For one, there’s constant growth. “Over the past decade, the global beauty market has grown by 4.5 percent per year,” said Hieronimus. “The beauty market also has a long track record of withstanding periods of economic difficulties.”

L’Oréal targets the upper-middle and upper-class consumers, who are generally less impacted by economic turmoil and continue to expand in number, especially in the emerging markets and China.
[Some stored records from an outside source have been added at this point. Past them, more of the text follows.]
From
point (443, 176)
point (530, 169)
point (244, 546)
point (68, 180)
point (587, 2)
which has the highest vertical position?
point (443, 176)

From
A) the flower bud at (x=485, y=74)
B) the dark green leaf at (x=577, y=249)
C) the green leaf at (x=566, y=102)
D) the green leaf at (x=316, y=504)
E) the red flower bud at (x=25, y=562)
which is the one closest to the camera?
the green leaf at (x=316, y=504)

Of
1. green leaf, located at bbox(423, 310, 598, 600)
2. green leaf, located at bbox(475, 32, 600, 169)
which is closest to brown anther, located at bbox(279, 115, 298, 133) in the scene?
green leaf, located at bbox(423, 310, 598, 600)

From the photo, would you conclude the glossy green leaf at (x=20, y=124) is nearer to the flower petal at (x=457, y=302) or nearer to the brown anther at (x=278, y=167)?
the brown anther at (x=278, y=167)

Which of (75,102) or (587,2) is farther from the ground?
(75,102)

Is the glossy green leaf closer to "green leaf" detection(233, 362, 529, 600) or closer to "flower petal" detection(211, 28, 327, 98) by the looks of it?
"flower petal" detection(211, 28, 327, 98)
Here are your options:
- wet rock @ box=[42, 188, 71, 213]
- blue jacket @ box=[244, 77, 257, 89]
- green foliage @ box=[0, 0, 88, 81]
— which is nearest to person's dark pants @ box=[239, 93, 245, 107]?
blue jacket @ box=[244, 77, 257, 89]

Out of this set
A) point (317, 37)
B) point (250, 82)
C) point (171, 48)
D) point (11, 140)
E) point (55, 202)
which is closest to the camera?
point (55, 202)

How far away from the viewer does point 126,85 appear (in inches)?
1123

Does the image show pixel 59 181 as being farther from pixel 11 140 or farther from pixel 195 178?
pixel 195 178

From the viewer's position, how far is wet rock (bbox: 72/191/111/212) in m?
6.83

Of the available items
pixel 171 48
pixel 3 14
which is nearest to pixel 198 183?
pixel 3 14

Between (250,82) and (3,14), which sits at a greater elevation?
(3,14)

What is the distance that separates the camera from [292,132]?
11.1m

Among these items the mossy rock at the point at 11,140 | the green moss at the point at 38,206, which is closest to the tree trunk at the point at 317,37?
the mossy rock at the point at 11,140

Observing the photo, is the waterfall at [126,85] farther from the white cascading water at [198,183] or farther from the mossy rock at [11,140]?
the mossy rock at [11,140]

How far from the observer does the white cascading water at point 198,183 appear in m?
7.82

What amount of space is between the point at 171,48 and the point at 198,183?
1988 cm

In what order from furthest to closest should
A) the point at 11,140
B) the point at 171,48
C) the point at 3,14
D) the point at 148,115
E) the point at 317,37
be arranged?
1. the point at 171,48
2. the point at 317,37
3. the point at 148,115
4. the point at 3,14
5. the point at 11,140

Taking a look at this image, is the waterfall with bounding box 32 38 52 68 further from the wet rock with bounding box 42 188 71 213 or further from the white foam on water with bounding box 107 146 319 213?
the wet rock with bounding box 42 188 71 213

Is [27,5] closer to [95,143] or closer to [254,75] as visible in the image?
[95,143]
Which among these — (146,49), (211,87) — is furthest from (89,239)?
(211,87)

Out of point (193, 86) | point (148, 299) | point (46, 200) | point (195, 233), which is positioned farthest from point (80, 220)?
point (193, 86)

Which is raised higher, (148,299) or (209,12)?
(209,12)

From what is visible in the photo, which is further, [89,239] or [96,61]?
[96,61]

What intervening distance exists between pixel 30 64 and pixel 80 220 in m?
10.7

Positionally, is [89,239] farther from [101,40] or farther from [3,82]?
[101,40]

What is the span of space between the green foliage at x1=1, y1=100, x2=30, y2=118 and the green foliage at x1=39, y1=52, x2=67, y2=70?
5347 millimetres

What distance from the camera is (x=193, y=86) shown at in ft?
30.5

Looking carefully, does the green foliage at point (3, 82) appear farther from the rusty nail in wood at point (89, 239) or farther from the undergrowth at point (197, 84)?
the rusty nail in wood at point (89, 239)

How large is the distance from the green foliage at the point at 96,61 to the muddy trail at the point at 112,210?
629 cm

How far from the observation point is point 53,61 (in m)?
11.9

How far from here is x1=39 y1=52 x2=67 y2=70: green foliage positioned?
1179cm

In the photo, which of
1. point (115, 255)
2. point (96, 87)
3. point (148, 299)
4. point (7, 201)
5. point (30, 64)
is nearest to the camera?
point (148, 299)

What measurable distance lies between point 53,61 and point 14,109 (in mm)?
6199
“By 2030, experts estimate that the middle and upper classes will grow by an additional billion in the world, including 250 million in China and 200 million in India,” said Hieronimus.

Still, L’Oréal remains focused, as well, on accelerating in all emerging markets, growing its strength in the U.S. and the solidity in Europe.

“Finally, we are confident in our ability to overcome the inflationary context,” he said. “We will be taking further price increases in the second half.”

Hieronimus continued: “In the current context, we are prepared for the worst, but we are planning for the best — as we very well know that playing offense is what drives consumption, market share gains and growth.”

He characterized L’Oréal as being stronger today than before the health crisis, and said the group’s balanced business model is “the best vaccine in a VUCA world.”

“L’Oréal has all it takes to weather the short-term difficulties related to the micro-economic context, and even though the second half will not look as handsome as the first one, due to comparatives and one-offs, we are very confident in our ability to beat the market and deliver another year of growth in sales and profits mid- and long-term,” said Hieronimus.